Voormalig VERZEKERINGSKANTOOR van de N.V. Verzekeringsmaatschappij Vesta, thans kantoorgebouw van de Westermeijer Groep en enkele andere firma's, in 1930-1931 gebouwd naar ontwerp van architect W. Diehl in een gemengde bouwstijl met invloeden van het traditionalisme, de Art Deco en de Amsterdamse School.

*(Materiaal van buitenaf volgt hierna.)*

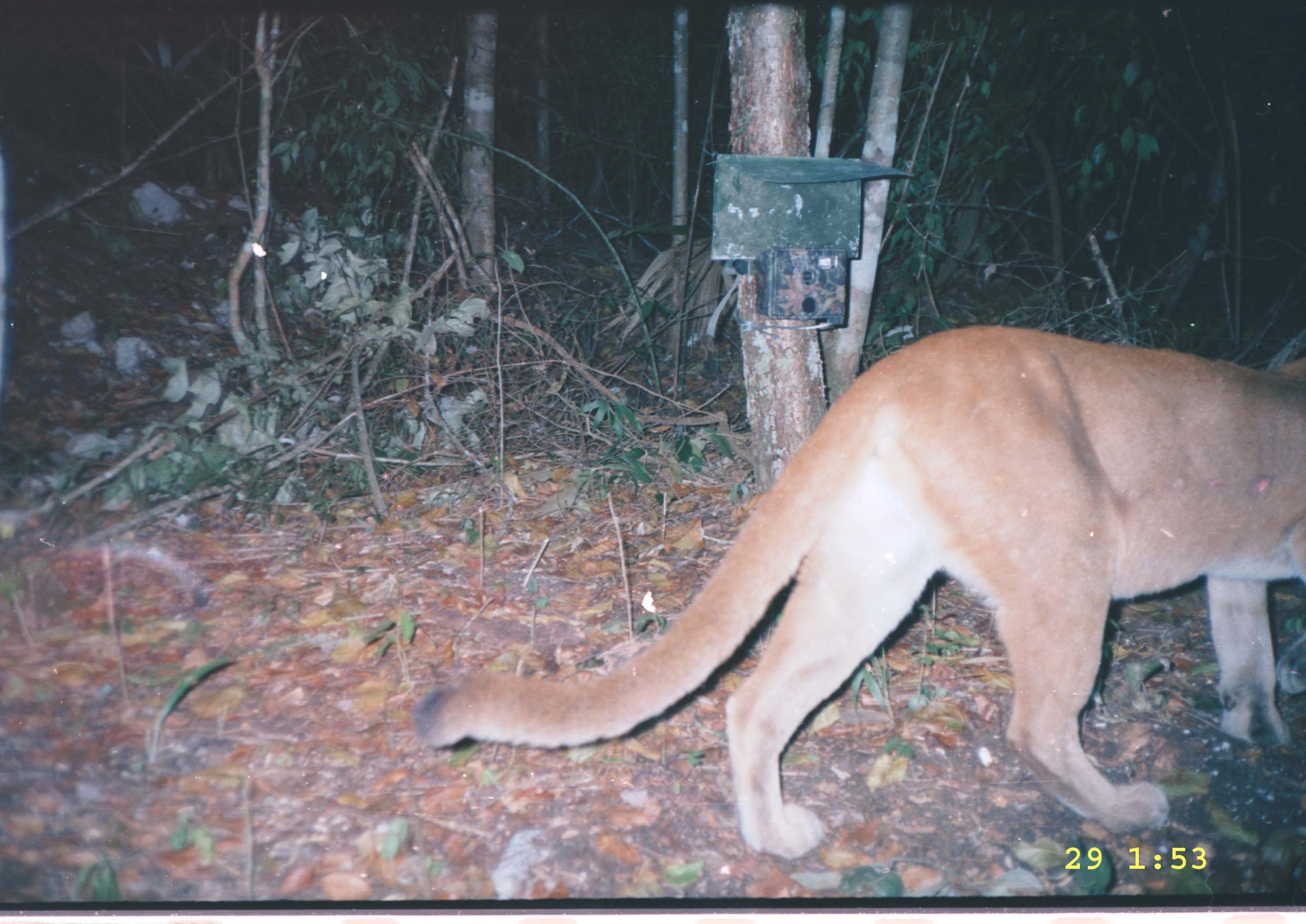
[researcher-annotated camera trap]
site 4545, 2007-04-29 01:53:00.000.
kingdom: Animalia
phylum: Chordata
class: Mammalia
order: Carnivora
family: Felidae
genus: Puma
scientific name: Puma concolor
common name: mountain lion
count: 1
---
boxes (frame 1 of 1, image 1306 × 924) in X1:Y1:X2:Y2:
puma concolor: 415:323:1306:860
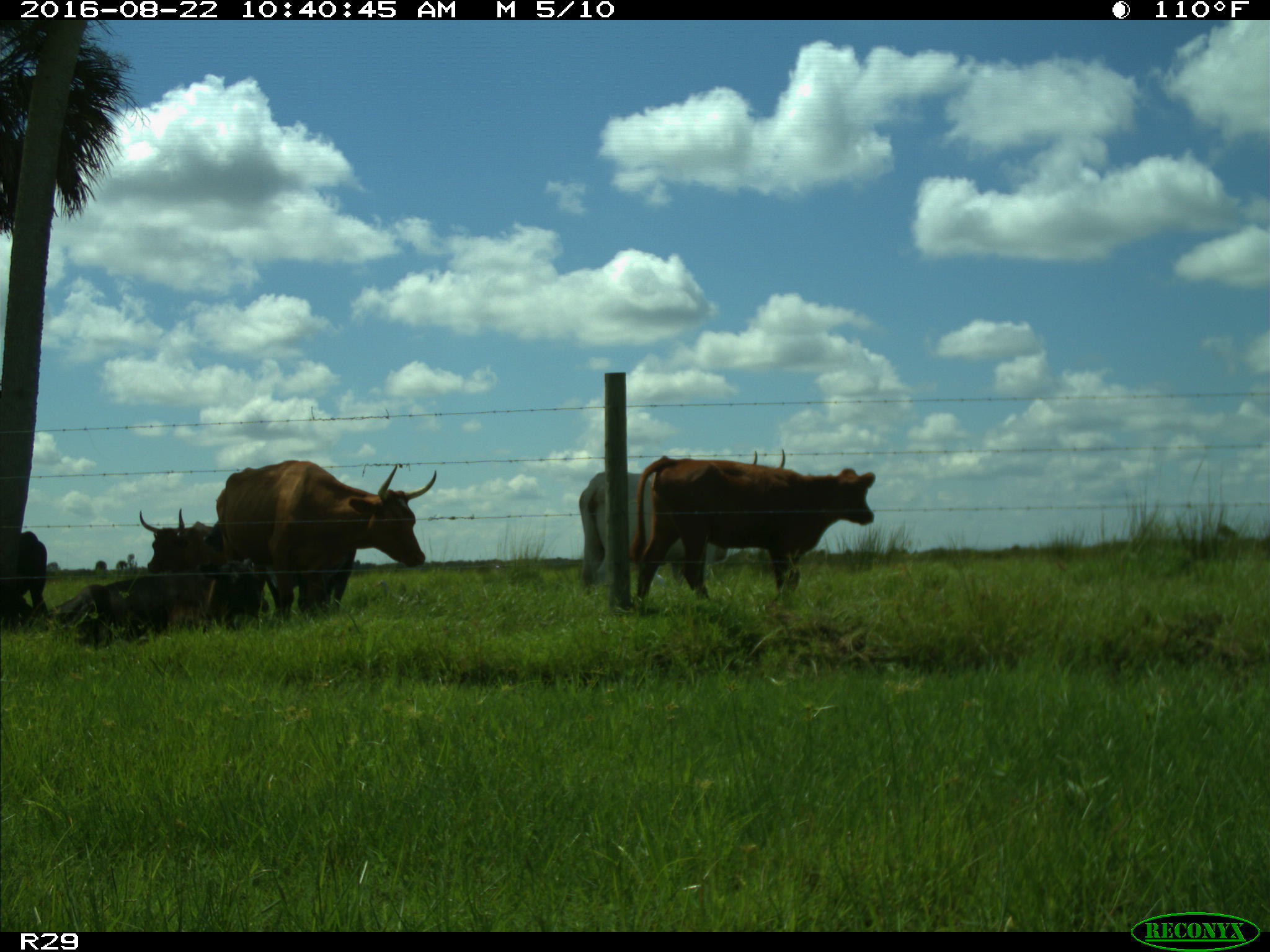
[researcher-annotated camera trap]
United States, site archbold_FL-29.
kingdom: Animalia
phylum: Chordata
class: Mammalia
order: Artiodactyla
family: Bovidae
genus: Bos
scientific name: Bos taurus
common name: domestic cow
Bos taurus (domestic cow).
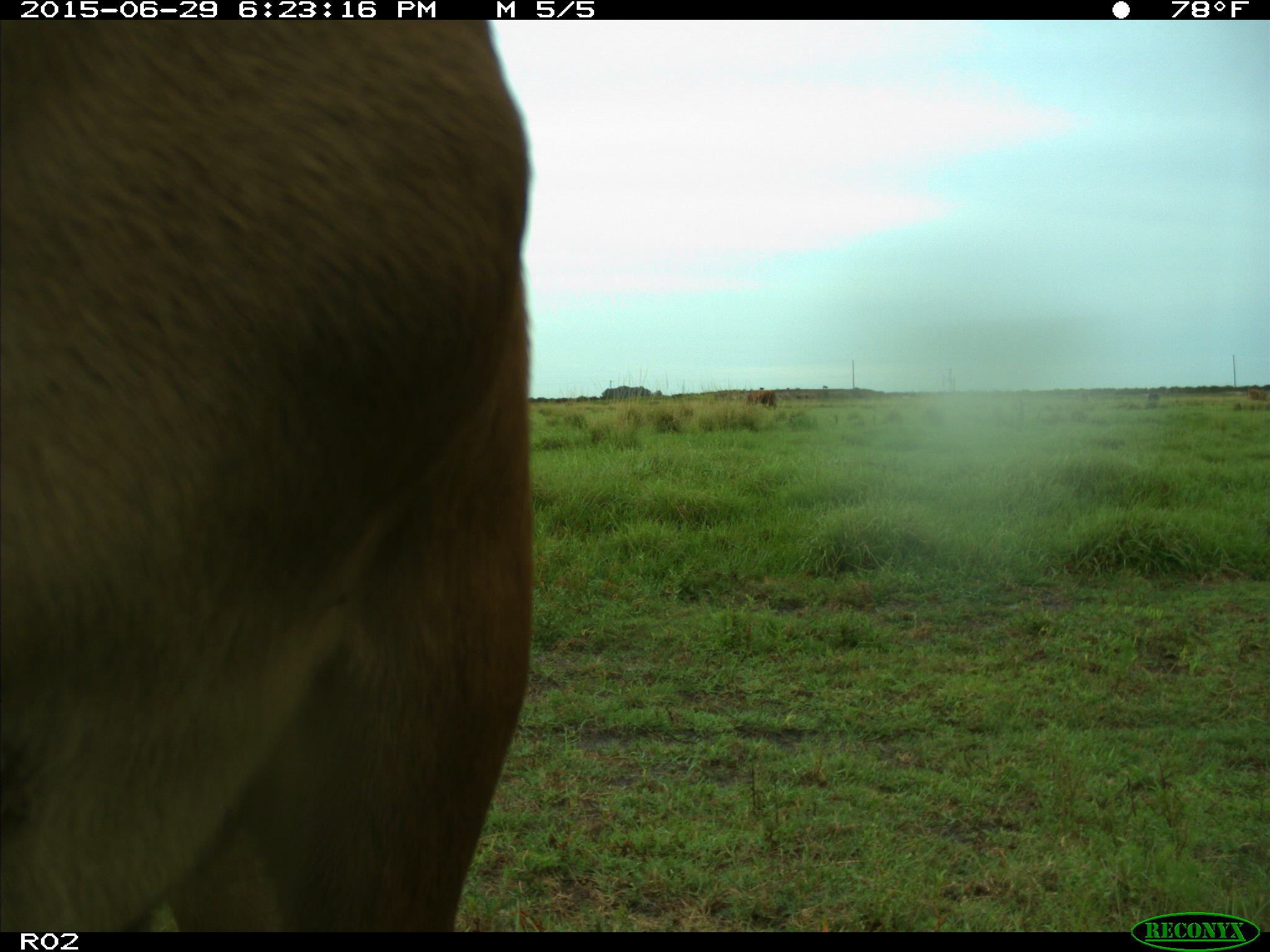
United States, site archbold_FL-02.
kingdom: Animalia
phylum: Chordata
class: Mammalia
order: Artiodactyla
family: Bovidae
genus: Bos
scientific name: Bos taurus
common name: domestic cow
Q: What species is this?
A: Bos taurus (domestic cow).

Diverse kunstenaars hebben meegewerkt aan het Vestagebouw. Beeldhouwer Gijs Jacobs van den Hof (1889-1965) ontwierp de bouwsculpturen van de voorgevel; W.C. Brouwer maakte de belettering 'LEVENSVERZEKERING' en 'RENTEVERZEKERING' op de voorgevel (thans aan het zicht onttrokken door houten panelen); J. Gidding vervaardigde de glas-in-lood ramen in het trappenhuis en het uurwerk van de lantaarn is afkomstig van de firma Eysbouts uit Asten. Het vrijstaande kantoorgebouw is gelegen in de noordelijke gevelwand van de Jansbuitensingel, nabij het spoorwegviaduct de Zijpse poort. Het pand sluit het Willemsplein aan de noordzijde visueel af. De Jansbuitensingel was oorspronkelijk bebouwd met herenhuizen in eclectische stijl. De drie herenhuizen die voor de bouw van het Vestakantoor werden gesloopt, zijn afgebeeld op een marmeren plaat in het trappenhuis. De noordelijke straatwand van de Jansbuitensingel is na de Tweede Wereldoorlog uiteindelijk nagenoeg volledig gesloopt ten behoeve van grootschalige kantoorbebouwing.

Omschrijving:

KANTOORGEBOUW met souterrain, twee bouwlagen en zolderverdieping op nagenoeg rechthoekig grondplan. De zolderverdieping heeft een schilddak met de nok evenwijdig aan de voorgevel. In het dakschild aan de voorzijde zijn links en rechts twee brede houten dakkapellen aangebracht. De dakkapellen hebben een vensterreeks van zes enkelruits ramen en elk twee gekoppelde aangekapte schilddaken met overstek. De dakschilden aan de korte zijden hebben beide in het midden een aangekapt zadeldak achter topgevel. Het dakschild aan de achterzijde heeft drie plat gedekte houten dakkapellen met overstek en een aangekapt schilddak met brede dakkapel (vier enkelruits ramen en schilddak met overstek) ter plaatse van een uitbouw rechts. De daken zijn belegd met leien in Maasdekking. De met lood beklede nokken hebben gekrulde pironnen op de uiteinden. Midden op de nok is een met koper beklede achtzijdige lantaarn geplaatst. Op de voor- en achterzijde is een Grieks-kruisvormige wijzerplaat aangebracht. De wijzerplaat heeft een indeling van vierkante vakjes met wit glas, die voorzien zijn van vergulde cijfers. De lantaarn wordt bekroond door een getrapte achtzijdige spits met piron en vlaggestok. De spits rust op twaalf gedrongen bolvormige ondersteuningen.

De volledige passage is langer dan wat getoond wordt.